Consigne: Recopiez intégralement le texte sur les médicaments antiparasitaires, sans y changer un seul mot ni signe.

2. Médicaments antiparasitaires : classifications et mécanismes d’action

2.1 Agents systémiques (antiprotozoaires à activité tissulaire)

Ces médicaments pénètrent dans les tissus pour éliminer les trophozoïtes invasifs :

  • Métronidazole : molécule la plus utilisée, appartient à la classe des nitroimidazoles. Il agit par génération de radicaux libres qui endommagent l’ADN des parasites. Posologie typique : 500 à 750 mg trois fois par jour pendant 7 à 10 jours.

  • Tinidazole : proche du métronidazole avec une demi-vie plus longue, permettant des traitements plus courts (souvent dose unique ou 2-3 jours).

  • Secnidazole : molécule récente à longue demi-vie, facilitant la compliance par traitement en dose unique.

  • Ornidazole et autres nitroimidazoles : alternatives utilisées dans certains pays.

2.2 Agents luminales (médicaments agissant dans la lumière intestinale)

Ces médicaments ne sont pas ou peu absorbés, ciblent les formes kystiques et trophozoïtes non invasifs :

  • Paromomycine : aminoglycoside non absorbé, toxique pour le parasite, bien toléré, souvent utilisé en relais après traitement systémique.

  • Diloxanide furoate : efficace, mais moins disponible globalement, utilisé en dose de 500 mg trois fois par jour pendant 10 jours.

  • Iodoquinol : utilisé comme alternative, mais moins prescrit à cause de certains effets secondaires.

2.3 Médicaments combinés

  • Combinaison séquentielle ou simultanée d’agents systémiques et luminales pour assurer l’éradication complète.

3. Protocoles thérapeutiques recommandés

3.1 Amibiase intestinale aiguë

  • Traitement initial par métronidazole 750 mg × 3/j pendant 7 à 10 jours.

Données fournies:
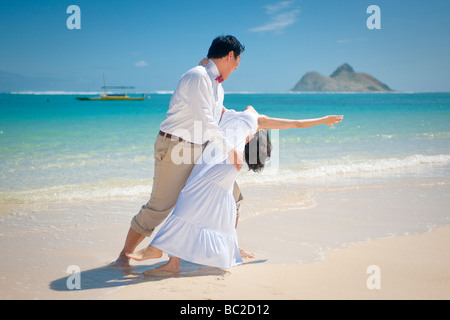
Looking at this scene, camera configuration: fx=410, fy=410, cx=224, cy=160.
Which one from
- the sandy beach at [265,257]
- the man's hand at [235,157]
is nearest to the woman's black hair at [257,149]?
the man's hand at [235,157]

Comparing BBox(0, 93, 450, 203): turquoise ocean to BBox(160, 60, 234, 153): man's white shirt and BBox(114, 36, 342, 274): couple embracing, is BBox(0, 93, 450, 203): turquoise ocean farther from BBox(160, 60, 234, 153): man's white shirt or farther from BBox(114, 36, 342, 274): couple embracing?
BBox(160, 60, 234, 153): man's white shirt

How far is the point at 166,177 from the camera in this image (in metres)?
Result: 3.04

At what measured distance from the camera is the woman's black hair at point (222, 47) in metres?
2.95

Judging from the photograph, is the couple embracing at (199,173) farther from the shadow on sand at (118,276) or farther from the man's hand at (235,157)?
the shadow on sand at (118,276)

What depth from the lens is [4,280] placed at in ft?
9.74

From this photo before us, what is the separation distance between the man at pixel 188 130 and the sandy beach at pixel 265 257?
53cm

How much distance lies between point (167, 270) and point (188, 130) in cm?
104

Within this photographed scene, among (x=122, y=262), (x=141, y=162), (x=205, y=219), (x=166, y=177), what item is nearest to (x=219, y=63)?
(x=166, y=177)

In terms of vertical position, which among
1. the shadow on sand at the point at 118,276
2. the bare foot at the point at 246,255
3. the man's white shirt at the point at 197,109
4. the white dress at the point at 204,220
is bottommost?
the shadow on sand at the point at 118,276

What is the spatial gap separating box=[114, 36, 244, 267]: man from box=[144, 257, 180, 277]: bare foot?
→ 0.29 meters

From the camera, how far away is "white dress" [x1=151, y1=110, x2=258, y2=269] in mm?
2928

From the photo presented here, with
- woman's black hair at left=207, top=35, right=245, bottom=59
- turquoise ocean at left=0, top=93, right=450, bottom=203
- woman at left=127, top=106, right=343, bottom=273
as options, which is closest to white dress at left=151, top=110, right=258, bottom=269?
woman at left=127, top=106, right=343, bottom=273

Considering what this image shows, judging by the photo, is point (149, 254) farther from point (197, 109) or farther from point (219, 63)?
point (219, 63)
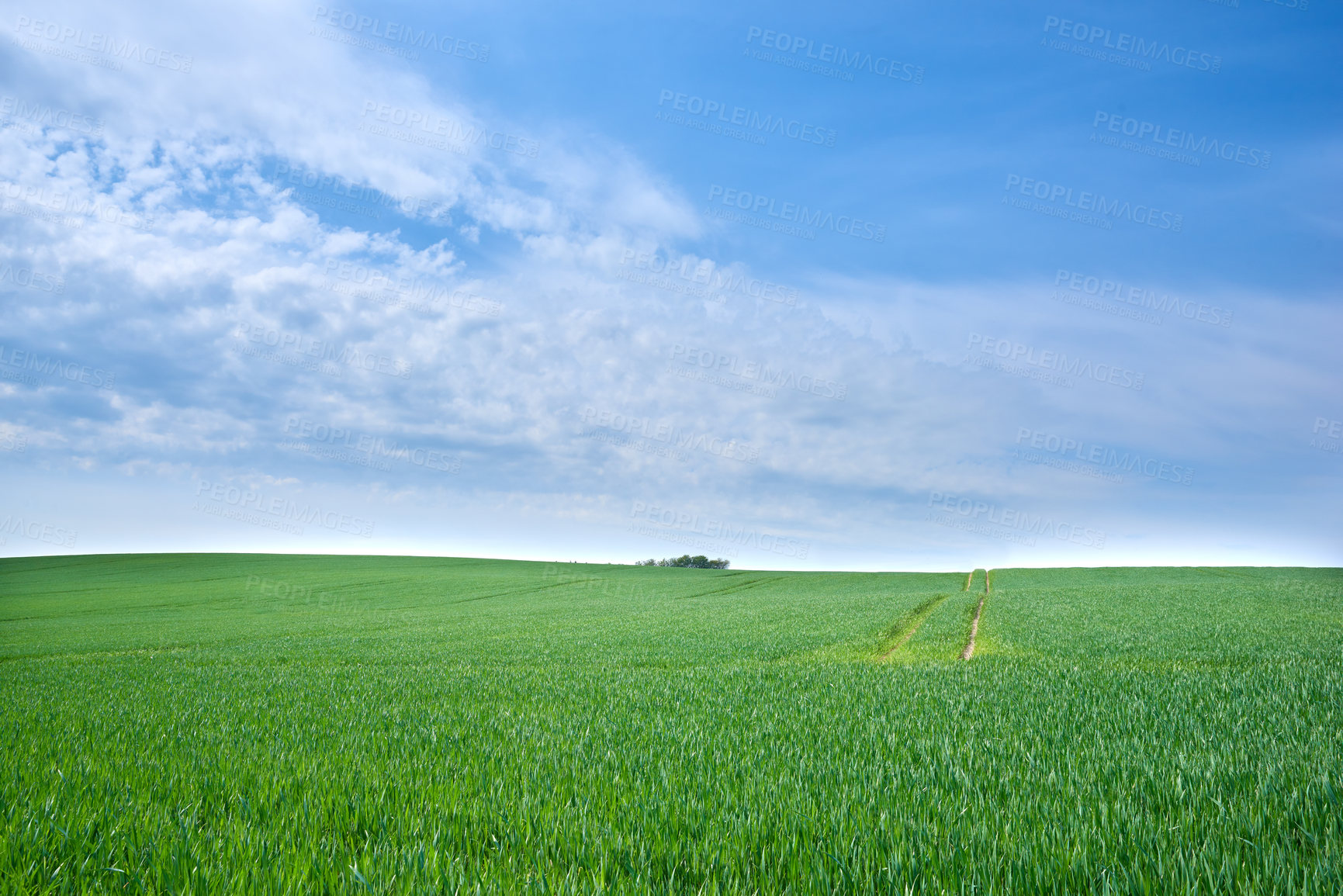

Votre réponse:
2. Médicaments antiparasitaires : classifications et mécanismes d’action

2.1 Agents systémiques (antiprotozoaires à activité tissulaire)

Ces médicaments pénètrent dans les tissus pour éliminer les trophozoïtes invasifs :

  • Métronidazole : molécule la plus utilisée, appartient à la classe des nitroimidazoles. Il agit par génération de radicaux libres qui endommagent l’ADN des parasites. Posologie typique : 500 à 750 mg trois fois par jour pendant 7 à 10 jours.

  • Tinidazole : proche du métronidazole avec une demi-vie plus longue, permettant des traitements plus courts (souvent dose unique ou 2-3 jours).

  • Secnidazole : molécule récente à longue demi-vie, facilitant la compliance par traitement en dose unique.

  • Ornidazole et autres nitroimidazoles : alternatives utilisées dans certains pays.

2.2 Agents luminales (médicaments agissant dans la lumière intestinale)

Ces médicaments ne sont pas ou peu absorbés, ciblent les formes kystiques et trophozoïtes non invasifs :

  • Paromomycine : aminoglycoside non absorbé, toxique pour le parasite, bien toléré, souvent utilisé en relais après traitement systémique.

  • Diloxanide furoate : efficace, mais moins disponible globalement, utilisé en dose de 500 mg trois fois par jour pendant 10 jours.

  • Iodoquinol : utilisé comme alternative, mais moins prescrit à cause de certains effets secondaires.

2.3 Médicaments combinés

  • Combinaison séquentielle ou simultanée d’agents systémiques et luminales pour assurer l’éradication complète.

3. Protocoles thérapeutiques recommandés

3.1 Amibiase intestinale aiguë

  • Traitement initial par métronidazole 750 mg × 3/j pendant 7 à 10 jours.